• [WORKING DATA]:
* * * *
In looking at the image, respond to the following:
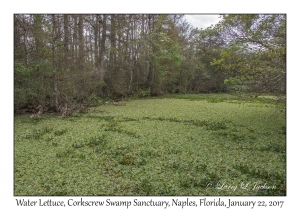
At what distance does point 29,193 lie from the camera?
2.53 metres

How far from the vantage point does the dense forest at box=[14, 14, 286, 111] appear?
15.4 ft

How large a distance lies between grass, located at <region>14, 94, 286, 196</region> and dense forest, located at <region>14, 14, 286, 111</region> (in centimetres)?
124

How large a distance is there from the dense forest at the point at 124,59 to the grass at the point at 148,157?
1242mm

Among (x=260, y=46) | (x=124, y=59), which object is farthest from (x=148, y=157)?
(x=124, y=59)

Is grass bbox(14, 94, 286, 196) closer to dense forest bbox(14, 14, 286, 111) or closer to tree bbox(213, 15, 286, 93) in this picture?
tree bbox(213, 15, 286, 93)

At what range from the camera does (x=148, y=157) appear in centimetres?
353

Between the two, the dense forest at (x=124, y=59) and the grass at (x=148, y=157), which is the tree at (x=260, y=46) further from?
the grass at (x=148, y=157)

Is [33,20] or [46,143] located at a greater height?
[33,20]

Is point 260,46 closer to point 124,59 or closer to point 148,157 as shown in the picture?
point 148,157

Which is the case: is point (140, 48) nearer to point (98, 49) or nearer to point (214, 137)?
point (98, 49)

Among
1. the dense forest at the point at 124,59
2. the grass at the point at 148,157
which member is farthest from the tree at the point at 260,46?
the grass at the point at 148,157

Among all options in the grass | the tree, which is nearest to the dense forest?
* * * *
• [WRITTEN PROBLEM]:
Copy out the items above word for word, starting with the line that contains "Between the two, the" and going on through the last line of the items.

• [CORRECT OUTPUT]:
Between the two, the dense forest at (x=124, y=59) and the grass at (x=148, y=157), which is the tree at (x=260, y=46) further from?
the grass at (x=148, y=157)

Is [33,20] or [46,143] located at a greater height?
[33,20]

Is point 260,46 closer to point 124,59 or closer to point 148,157 as shown in the picture?
point 148,157

Which is the case: is point (140, 48) nearer to point (98, 49) or nearer to point (214, 137)?
point (98, 49)

Among
1. the dense forest at the point at 124,59
2. the grass at the point at 148,157
which member is farthest from the tree at the point at 260,46?
the grass at the point at 148,157

Among all options in the grass | the tree, which is nearest to the dense forest?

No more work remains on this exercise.